→ **Fragmento**:
Dominio público

Un paso más en la construcción europea

Diego López Garrido

DIEGO LÓPEZ GARRIDO

05-10.jpgSiguiendo la máxima latina ubi societas, ibi ius –a cada sociedad, su Derecho– resulta a todas luces evidente que la sociedad internacional del siglo XXI requerirá un ordenamiento jurídico particular, adaptado a las exigencias y desafíos particulares de los nuevos tiempos. Como no podía ser de otra forma, el Derecho comunitario –cuerpo jurídico internacional de naturaleza sui géneris– no escapa de este obligado esfuerzo actualizador, cuyo fruto más reciente ha sido el Tratado de Lisboa.

→ **Extractos de entradas**:
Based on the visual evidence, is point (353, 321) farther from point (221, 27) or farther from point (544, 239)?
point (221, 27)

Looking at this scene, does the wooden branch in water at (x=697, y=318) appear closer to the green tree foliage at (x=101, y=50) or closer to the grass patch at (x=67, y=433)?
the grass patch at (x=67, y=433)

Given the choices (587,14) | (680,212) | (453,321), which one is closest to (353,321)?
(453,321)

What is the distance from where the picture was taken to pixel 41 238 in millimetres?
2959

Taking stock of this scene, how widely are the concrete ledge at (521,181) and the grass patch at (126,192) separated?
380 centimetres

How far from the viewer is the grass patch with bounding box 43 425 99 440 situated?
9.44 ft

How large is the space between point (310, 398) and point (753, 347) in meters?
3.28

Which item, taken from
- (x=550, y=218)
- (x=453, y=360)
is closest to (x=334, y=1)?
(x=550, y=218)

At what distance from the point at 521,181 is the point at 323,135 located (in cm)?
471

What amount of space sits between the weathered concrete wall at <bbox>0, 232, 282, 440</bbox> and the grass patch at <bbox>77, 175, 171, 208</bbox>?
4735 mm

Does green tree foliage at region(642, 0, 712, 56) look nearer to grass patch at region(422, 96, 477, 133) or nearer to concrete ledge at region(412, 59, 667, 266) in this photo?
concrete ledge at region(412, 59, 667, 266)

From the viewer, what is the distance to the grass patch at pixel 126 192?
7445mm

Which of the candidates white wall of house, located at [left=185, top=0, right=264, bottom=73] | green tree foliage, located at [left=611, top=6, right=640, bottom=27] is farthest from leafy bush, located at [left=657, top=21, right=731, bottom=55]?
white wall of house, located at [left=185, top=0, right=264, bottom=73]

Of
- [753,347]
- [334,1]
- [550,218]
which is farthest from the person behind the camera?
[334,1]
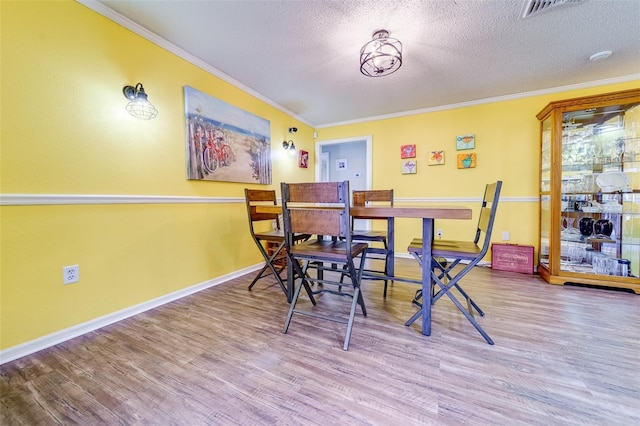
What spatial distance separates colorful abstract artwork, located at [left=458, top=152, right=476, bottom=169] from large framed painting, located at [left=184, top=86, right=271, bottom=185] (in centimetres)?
264

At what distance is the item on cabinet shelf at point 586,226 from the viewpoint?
2609 millimetres

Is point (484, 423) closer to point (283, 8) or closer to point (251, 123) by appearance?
point (283, 8)

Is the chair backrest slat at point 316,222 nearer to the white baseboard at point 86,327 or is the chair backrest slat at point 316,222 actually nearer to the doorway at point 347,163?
the white baseboard at point 86,327

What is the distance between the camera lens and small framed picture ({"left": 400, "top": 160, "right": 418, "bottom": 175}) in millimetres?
3736

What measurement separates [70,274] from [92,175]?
0.67m

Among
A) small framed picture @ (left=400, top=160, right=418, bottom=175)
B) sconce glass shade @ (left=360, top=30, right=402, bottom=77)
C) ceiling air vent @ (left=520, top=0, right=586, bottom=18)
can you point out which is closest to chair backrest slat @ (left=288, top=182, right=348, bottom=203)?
sconce glass shade @ (left=360, top=30, right=402, bottom=77)

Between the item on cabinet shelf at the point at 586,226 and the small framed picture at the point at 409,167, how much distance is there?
1.88m

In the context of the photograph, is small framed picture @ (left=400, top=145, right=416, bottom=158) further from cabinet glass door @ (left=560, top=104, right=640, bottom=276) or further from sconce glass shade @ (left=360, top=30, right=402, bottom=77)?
sconce glass shade @ (left=360, top=30, right=402, bottom=77)

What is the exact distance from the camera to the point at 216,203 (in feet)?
8.55

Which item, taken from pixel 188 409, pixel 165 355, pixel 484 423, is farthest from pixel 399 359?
pixel 165 355

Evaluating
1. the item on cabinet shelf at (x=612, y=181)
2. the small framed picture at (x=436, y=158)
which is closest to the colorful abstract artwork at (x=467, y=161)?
the small framed picture at (x=436, y=158)

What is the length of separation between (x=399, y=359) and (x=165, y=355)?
1317 mm

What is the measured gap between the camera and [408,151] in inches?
148

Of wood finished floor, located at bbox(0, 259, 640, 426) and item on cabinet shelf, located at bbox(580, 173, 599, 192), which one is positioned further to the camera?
item on cabinet shelf, located at bbox(580, 173, 599, 192)
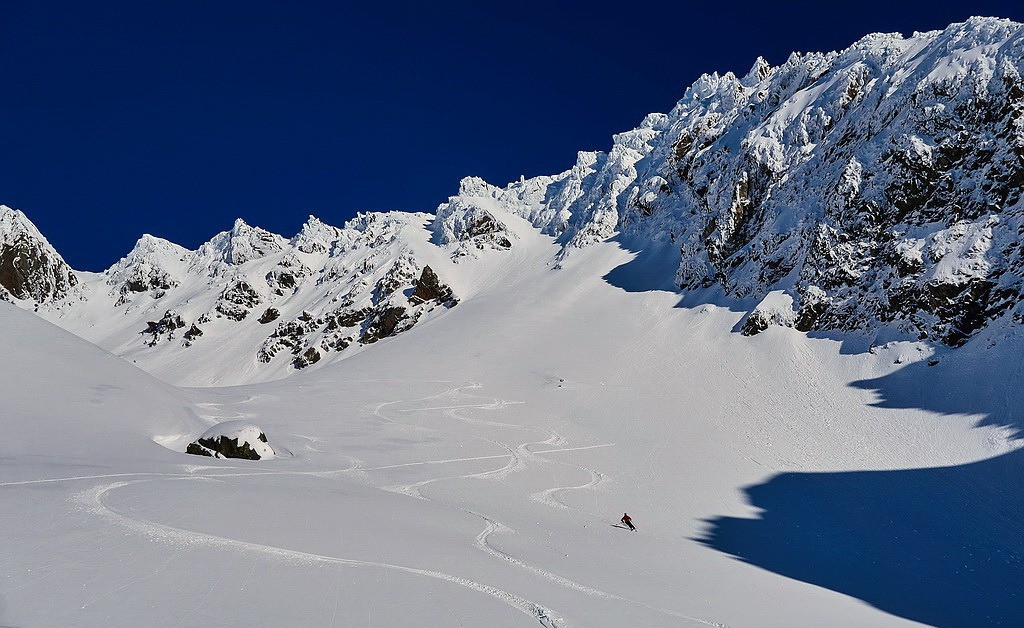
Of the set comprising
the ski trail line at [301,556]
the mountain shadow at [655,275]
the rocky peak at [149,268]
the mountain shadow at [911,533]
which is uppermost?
the rocky peak at [149,268]

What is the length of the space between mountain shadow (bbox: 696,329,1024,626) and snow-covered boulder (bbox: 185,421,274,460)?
20.1 m

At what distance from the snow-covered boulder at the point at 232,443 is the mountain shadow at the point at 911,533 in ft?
66.0

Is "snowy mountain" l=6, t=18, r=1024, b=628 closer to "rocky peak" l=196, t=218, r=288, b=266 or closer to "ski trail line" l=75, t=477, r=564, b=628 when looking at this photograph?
"ski trail line" l=75, t=477, r=564, b=628

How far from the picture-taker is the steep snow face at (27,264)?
141m

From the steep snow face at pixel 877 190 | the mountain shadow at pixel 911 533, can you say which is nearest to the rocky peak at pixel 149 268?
the steep snow face at pixel 877 190

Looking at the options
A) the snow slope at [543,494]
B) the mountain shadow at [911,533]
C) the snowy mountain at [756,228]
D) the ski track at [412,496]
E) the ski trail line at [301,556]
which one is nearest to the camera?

→ **Tu objetivo**: Transcribe completo y sin ningún cambio el fragmento sobre el Tratado de Lisboa.

→ **Ejercicio resuelto**:
Dominio público

Un paso más en la construcción europea

Diego López Garrido

DIEGO LÓPEZ GARRIDO

05-10.jpgSiguiendo la máxima latina ubi societas, ibi ius –a cada sociedad, su Derecho– resulta a todas luces evidente que la sociedad internacional del siglo XXI requerirá un ordenamiento jurídico particular, adaptado a las exigencias y desafíos particulares de los nuevos tiempos. Como no podía ser de otra forma, el Derecho comunitario –cuerpo jurídico internacional de naturaleza sui géneris– no escapa de este obligado esfuerzo actualizador, cuyo fruto más reciente ha sido el Tratado de Lisboa.